In 2015, visual effects wizard turned feature film writer/director rookie Jason Lei Howden gave us, nay, blessed us with the delectably original and hilarious 'Deathgasm' (bonus points for the title too). Winning the coveted opportunity to make his debut thanks to a poster design competition of all things, some serious talent was unveiled and I for one could not wait to see what he came up with next. But I did... and I waited for five years. And what he gave me was less than original and funny, but it had some great household names fronting his sophomoric efforts. Well, you win some, you lose some.
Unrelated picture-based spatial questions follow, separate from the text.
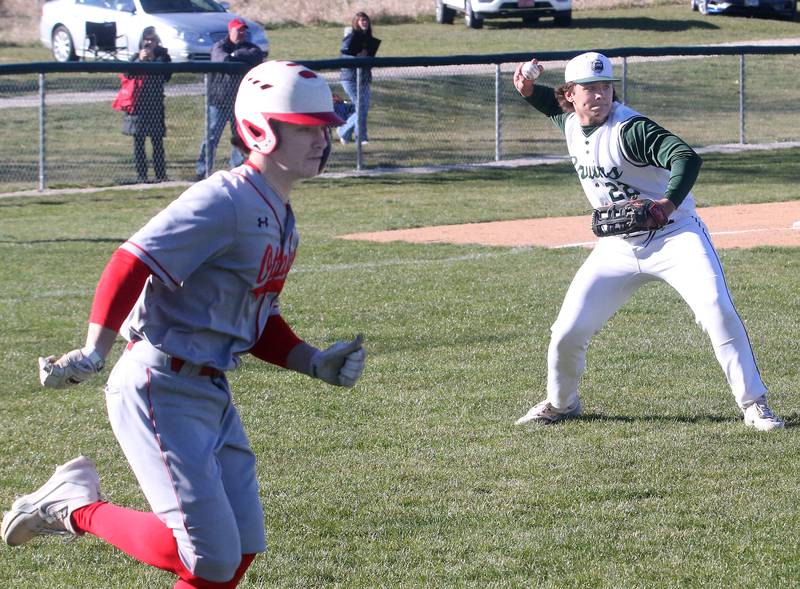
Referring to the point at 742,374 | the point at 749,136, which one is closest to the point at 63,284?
the point at 742,374

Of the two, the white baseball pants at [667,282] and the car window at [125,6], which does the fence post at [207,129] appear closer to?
the car window at [125,6]

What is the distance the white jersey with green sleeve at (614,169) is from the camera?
6.69m

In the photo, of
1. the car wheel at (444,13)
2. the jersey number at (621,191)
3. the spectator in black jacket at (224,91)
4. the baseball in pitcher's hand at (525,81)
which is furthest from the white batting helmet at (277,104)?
the car wheel at (444,13)

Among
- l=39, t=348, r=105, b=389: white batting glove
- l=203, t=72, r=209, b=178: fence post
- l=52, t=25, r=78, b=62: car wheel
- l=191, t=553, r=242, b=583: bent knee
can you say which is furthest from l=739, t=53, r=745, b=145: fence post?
l=39, t=348, r=105, b=389: white batting glove

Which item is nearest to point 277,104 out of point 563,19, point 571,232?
point 571,232

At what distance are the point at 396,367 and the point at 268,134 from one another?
4470 millimetres

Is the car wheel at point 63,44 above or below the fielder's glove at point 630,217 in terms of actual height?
above

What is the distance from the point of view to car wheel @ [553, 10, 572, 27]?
115 feet

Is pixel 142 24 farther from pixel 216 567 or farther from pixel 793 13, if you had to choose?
pixel 793 13

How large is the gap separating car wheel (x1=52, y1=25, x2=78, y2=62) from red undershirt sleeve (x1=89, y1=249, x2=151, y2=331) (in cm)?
2324

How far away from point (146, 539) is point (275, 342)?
0.75 metres

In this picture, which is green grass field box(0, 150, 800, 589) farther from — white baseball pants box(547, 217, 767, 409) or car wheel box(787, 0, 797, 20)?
car wheel box(787, 0, 797, 20)

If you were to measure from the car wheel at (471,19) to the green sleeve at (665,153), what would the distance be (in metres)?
28.7

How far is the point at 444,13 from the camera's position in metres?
36.6
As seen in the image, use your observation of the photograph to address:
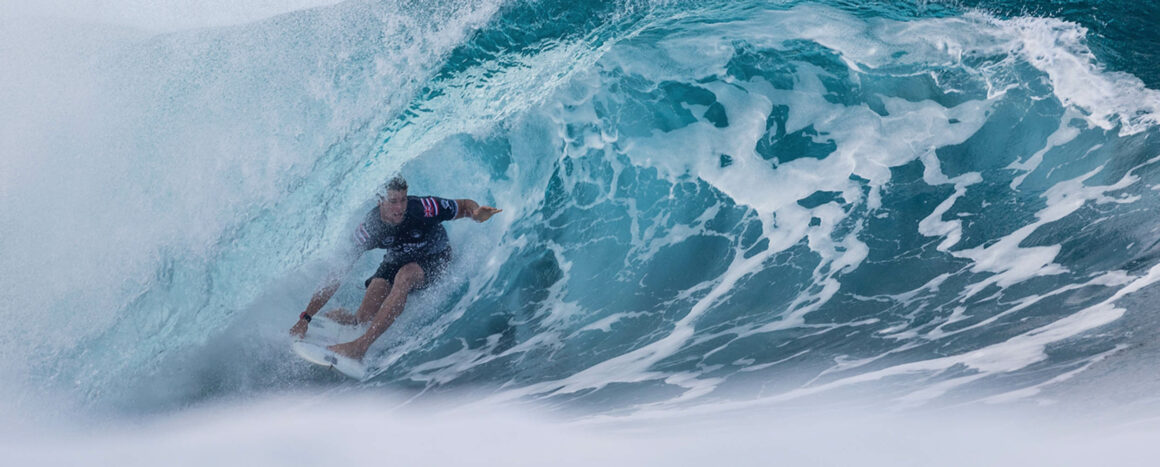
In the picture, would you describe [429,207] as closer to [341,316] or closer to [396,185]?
[396,185]

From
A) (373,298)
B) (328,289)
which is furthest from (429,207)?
(328,289)

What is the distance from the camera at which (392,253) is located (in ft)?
15.9

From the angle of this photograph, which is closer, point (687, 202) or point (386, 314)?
point (386, 314)

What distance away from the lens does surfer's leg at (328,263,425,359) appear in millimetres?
4703

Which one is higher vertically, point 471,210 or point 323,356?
point 471,210

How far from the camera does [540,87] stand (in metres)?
5.62

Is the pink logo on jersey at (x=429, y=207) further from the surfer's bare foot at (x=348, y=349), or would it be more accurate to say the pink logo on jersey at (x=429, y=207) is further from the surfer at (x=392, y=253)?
the surfer's bare foot at (x=348, y=349)

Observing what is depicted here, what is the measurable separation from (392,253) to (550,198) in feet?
5.03

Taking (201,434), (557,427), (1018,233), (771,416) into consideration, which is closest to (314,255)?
(201,434)

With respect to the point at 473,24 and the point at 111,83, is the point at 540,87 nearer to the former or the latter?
the point at 473,24

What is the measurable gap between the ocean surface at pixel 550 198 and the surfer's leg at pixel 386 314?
1.56 feet

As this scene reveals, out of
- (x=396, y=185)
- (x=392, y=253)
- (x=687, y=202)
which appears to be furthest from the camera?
(x=687, y=202)

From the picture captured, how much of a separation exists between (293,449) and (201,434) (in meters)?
0.76

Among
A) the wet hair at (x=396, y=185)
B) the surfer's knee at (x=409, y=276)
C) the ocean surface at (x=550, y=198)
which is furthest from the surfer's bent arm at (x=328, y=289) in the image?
the wet hair at (x=396, y=185)
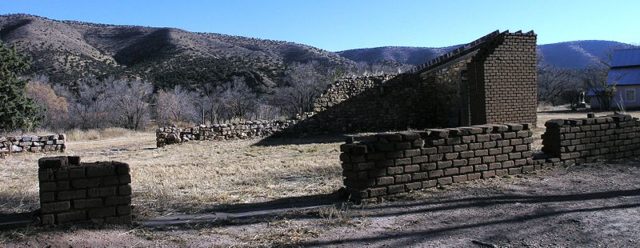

'Guns Akimbo' is about computer game coder by day, comments "troll" hunter by night Miles (Daniel Radcliffe, all of the damn 'Harry Potter' films. You may have heard of them.) who pisses off the wrong people online and then finds himself attacked, drugged and surgically "enhanced" with a pair of guns bolted to his hands. The people he wronged, one keystroke at a time, were the makers and operators of Skizm, a brutal fight-to-the-death contest live-streamed to the country and soon the world. And the people are hooked. Now, learning how to pee, dress and open doors with guns for hands is the least of Miles' problems with Nix (Samara Weaving, 'Ready or Not'), a criminally insane woman, out to kill him. And it's all in the name of viewership.
'GUNS AKIMBO' TRAILER
These barbaric, gladiatorial contest movies are anything but new. More than 30 years ago it was Arnold Schwarzenegger 'The Running Man', and more recently it was Emma Roberts and Dave Franco in 'Nerve'. So straight out of the gate I was disappointed - I knew Jason was capable of more originality than this. But I held on to hope that he could put a new, exciting spin on it all... Yeah, not so much. The guns thing, I'll give him that, but everything else was weak and brutally predictable. He even cast the beloved Rhys Darby in an almost identical role to that from 'Hunt For The Wilderpeople' but with the added character affectation of a crack addiction *tsk tsk*.
You're actually in for quite the visual feast - but then it gets let down but the cliché-ridden and wince-inducing screenplay...
Look, if you can get past the New Zealand filmmaker making a film with British and Australian actors sporting American accents then you're actually in for quite the visual feast. No frame of 'Guns Akimbo's' 95 minutes is wasted. Always full of colour, movement, action and violence or humour, there's a lot going on to hold your attention - but then it gets let down but the cliché-ridden and wince-inducing screenplay on top of the cacophony of muddled and horrendous fake American accents. Yikes.
There's definite cheap fun to be had here, just try not to go in with expectations too high. This was potential wasted, but at least we always have 'Deathgasm' to fall back on.